As detailed below, RdTools follows a four-step data analysis process: First, it normalizes the data, adjusting performance relative to irradiance and temperature; second, it filters the data; third, it aggregates the data and generates periodic totals; and lastly, it calculates the median rate of degradation.

Step 1: Data normalization. In this step, RdTools divides measured production data by modeled ideal values to calculate performance ratio (PR) values. The software derives the modeled values based on meteorological and system configuration details by passing these data into a PVLIB performance model. Currently, RdTools uses PVWatts as the default PVLIB performance model.

There are two possible workflows in the data normalization step. The sensor-based method passes site-measured irradiance and temperature data directly into the PVLIB performance model, in which case the calculations may incorrectly attribute sensor errors to system degradation. Alternatively, the clear-sky method calculates PR values by normalizing site data against modeled clear-sky irradiance and long-term monthly site temperature averages, which produces results that are relatively insensitive to drifting or erroneous ground-based sensors.

Step 2: Data filtering. This step filters data to remove problematic points, including power-curve clipping from a high dc-to-ac ratio, low and anomalous high-irradiance values, and improbable temperature measurements. For the clear-sky method, the software also filters data points based on the clear-sky index to specifically consider sunny conditions.

Step 3: Data aggregation. In this step, the analysis averages the filtered and irradiance-weighted PR data over the aggregation period. This results in a single PR value per aggregation period, which is typically daily.

Step 4: Rd calculation. RdTools utilizes a year-on-year (YOY) method of analysis to calculate degradation rates. In this step, the software calculates a series of slopes between any two daily values that are separated by 365 days. This means that if there are 3 years of production data, the software will calculate 730 annual slopes. In the event that there are no data for a particular day—due to data filtering or an outage—the software will not calculate slopes to or from that date. Once RdTools has calculated all the annual slopes, it generates a histogram based on the combined data and reports the median value as the system’s rate of degradation.

Customization. One of the best features of RdTools is that users are free to customize the software to fit their needs. Users with some knowledge of the Python programming language can customize aspects of RdTools to better match system and data characteristics. For example, while the default data aggregation period is daily, users can easily change this to a weekly period. Customizability provides users with the ability to optimize RdTools on a per-project basis. Users can adjust data filtering parameters to account for climates that are more or less cloudy than normal or to account for inverter power limiting in systems with a high dc-to-ac ratio. Users can also customize PVLIB system performance models based on specific system configuration details. Due to the open-source nature of RdTools, software developers can communicate with one another, report bugs, review code and propose new functionality via the GitHub repository.

Methodological Improvements

Researchers at NREL and other industry stakeholders have tested and compared many Rd calculation methodologies, weighing factors such as ease of use and the amount of time needed to determine a degradation rate with a relatively low degree of uncertainty. RdTools not only compares favorably in these regards, but also offers statistically robust analysis in relation to common problems associated with data quality. Specifically, RdTools avoids errors associated with linear regressions and tolerates imperfect sensor data as well as seasonality and seasonal soiling.

+++

• _Directions for this task_
Answer these questions from the RdTools excerpt:
(a) What is the default PVLIB performance model in RdTools?
(b) How many annual slopes does the software calculate from 3 years of production data?
(c) What aggregation period can users easily switch to instead of the default daily period?

+++

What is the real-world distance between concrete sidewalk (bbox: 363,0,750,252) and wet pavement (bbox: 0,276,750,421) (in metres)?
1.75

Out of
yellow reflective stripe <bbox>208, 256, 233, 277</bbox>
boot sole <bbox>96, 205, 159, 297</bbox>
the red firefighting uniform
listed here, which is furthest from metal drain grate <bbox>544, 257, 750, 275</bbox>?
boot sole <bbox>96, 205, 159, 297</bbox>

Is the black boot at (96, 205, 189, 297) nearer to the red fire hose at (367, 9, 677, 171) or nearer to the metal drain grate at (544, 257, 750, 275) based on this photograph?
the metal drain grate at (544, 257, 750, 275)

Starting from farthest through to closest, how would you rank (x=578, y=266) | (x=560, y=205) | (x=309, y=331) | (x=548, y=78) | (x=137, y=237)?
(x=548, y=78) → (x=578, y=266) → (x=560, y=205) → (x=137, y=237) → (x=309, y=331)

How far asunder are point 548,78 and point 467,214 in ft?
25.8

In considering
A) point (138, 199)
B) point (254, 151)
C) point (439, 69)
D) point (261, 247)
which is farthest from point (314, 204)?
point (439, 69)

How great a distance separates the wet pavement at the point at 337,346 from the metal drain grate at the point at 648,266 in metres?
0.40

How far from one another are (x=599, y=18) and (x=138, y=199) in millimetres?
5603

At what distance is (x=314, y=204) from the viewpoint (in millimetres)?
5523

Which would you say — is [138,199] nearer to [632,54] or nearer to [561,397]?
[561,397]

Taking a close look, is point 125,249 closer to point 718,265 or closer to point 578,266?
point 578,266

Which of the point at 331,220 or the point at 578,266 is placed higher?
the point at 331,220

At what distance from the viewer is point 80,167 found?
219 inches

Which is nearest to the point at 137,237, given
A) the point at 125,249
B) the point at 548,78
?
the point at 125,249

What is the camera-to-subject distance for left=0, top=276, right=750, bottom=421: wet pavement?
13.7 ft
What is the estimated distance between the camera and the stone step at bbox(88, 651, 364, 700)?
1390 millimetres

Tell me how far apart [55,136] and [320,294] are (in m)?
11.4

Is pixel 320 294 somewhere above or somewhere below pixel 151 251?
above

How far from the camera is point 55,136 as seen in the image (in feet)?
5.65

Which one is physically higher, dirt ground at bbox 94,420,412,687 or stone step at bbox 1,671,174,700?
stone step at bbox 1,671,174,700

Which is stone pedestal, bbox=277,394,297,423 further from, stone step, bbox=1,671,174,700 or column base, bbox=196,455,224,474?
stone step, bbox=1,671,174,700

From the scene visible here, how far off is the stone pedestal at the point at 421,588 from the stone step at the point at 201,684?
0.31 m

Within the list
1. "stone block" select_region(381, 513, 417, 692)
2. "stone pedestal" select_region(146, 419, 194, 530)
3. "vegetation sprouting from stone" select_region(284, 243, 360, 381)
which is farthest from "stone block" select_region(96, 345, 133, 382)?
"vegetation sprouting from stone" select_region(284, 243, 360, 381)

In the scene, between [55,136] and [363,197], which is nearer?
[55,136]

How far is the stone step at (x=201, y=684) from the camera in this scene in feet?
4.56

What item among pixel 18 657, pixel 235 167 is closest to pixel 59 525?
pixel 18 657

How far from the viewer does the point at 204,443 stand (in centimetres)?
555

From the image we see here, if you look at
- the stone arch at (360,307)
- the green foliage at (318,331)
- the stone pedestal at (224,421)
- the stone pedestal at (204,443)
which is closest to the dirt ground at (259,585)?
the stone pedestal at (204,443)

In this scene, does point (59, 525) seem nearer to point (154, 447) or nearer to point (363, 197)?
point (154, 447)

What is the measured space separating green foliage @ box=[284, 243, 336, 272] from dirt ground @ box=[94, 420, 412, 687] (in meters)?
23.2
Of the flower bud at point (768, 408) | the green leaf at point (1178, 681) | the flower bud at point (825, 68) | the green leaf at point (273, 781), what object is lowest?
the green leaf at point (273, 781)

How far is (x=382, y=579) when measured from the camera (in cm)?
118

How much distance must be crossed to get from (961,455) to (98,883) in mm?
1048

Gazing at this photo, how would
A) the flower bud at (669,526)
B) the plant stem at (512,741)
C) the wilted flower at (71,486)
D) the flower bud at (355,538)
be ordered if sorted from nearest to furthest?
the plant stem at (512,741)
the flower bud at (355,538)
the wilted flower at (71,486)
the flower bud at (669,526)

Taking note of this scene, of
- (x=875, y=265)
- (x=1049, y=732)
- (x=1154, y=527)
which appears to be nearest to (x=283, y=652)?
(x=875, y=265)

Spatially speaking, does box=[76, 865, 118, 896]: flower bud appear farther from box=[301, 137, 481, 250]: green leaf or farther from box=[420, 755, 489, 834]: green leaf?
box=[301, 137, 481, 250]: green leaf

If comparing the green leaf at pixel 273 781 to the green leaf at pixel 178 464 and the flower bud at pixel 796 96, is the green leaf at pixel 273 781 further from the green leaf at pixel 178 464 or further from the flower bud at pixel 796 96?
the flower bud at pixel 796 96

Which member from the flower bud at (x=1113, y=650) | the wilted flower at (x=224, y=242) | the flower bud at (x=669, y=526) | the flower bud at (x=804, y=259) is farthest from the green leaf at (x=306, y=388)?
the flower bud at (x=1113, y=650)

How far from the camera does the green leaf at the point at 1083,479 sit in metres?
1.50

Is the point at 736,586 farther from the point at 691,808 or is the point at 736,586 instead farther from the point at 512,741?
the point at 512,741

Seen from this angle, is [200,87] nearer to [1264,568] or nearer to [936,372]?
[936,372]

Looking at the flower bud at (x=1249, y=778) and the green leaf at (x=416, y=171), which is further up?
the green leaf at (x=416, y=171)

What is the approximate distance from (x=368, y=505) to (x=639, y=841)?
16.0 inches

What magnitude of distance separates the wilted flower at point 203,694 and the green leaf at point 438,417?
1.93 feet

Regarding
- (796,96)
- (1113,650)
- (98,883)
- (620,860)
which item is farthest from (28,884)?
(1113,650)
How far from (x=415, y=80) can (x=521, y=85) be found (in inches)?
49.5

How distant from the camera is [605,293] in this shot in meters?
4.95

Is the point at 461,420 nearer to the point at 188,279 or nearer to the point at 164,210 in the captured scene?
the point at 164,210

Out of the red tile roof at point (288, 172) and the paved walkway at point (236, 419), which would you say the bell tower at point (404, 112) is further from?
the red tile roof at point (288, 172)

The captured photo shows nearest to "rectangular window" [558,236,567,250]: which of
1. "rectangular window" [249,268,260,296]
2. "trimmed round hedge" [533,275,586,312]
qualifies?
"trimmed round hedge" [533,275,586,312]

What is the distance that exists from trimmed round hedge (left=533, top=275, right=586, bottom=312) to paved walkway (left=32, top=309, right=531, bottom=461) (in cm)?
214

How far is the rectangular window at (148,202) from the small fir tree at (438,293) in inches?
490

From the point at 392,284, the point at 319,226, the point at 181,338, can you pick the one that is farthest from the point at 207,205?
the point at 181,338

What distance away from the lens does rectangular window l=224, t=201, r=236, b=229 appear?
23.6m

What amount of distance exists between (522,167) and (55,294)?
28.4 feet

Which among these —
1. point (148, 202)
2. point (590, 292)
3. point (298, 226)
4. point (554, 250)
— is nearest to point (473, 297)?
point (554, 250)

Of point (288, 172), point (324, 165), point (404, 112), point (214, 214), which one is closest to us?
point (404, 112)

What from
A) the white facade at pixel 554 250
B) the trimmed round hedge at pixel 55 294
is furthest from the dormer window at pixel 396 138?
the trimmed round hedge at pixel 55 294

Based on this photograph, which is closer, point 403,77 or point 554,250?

+++

• _Solved exercise_
(a) PVWatts
(b) 730
(c) Weekly